In the event of dissolution in the foregoing cases, the purchase undertakes to return goods supplied by Bechtle, and for which the buyer has not yet paid, back to Bechtle within 24 hours. In the event of goods not being returned within this time limit, Bechtle will be entitled to recover the goods from anywhere they are situated, without any judicial formalities or intervention
11. Force majeure
All supply and other obligations incumbent on Bechtle will be suspended in the event of force majeure. In such an event, it will only be obliged to resume compliance with its obligations as soon as this is reasonably possible.
Force majeure is equivalent to unforeseen circumstances in relation to persons and/or materials used or contemplated for use by Bechtle for implementation of the agreement, of such a nature that they make fulfilment of the agreement impossible or so burdensome and/or disproportionately expensive that Bechtle can no longer reasonably be required to fulfil the agreement on time.

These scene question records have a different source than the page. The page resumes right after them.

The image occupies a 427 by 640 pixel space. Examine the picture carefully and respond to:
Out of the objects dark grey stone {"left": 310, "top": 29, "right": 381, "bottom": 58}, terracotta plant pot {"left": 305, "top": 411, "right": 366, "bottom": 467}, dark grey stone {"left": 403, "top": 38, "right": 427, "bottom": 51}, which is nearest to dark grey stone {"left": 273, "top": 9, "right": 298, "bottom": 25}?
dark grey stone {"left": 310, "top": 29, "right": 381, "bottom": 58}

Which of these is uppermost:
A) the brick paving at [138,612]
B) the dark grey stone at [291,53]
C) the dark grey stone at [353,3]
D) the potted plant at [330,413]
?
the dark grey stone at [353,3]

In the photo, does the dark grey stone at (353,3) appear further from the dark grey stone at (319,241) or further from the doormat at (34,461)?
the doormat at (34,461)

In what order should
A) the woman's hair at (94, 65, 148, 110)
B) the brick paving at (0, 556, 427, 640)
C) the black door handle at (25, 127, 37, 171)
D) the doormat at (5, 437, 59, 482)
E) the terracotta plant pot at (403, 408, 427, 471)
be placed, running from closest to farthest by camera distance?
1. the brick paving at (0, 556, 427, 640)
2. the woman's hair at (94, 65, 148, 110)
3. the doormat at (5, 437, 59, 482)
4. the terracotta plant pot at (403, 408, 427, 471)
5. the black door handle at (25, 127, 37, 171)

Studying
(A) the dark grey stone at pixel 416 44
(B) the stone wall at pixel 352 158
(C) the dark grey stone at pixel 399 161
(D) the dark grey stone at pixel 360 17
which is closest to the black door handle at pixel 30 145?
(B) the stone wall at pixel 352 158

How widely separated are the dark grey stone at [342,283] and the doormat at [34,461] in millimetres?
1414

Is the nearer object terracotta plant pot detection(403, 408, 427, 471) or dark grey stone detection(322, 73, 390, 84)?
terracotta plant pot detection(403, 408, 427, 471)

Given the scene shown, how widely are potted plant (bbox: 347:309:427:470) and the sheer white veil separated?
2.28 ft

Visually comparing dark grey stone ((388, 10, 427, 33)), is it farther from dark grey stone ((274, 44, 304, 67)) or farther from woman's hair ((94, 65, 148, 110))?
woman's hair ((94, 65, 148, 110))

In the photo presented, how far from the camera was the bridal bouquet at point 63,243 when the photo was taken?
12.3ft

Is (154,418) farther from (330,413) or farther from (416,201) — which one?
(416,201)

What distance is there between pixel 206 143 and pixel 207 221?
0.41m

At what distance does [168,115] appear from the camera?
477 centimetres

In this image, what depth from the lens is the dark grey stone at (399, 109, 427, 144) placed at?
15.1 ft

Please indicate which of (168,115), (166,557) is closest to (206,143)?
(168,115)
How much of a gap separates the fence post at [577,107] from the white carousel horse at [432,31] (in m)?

Force majeure includes but is not limited to strikes, factory pickets, staff illness, commercial disruptions, lack of materials, semi-finished products, equipment, resources and/or power, delay or postponement in supplies from suppliers, transportation disruptions, import and export restrictions.
12. Applicable law – Jurisdiction
These Terms & Conditions are subject to Belgian law.
Jurisdiction for all disputes lies exclusively with the courts in regional district of Limburg. Bechtle may, nevertheless, also raise court proceedings before the courts within whose jurisdiction the buyer is situated.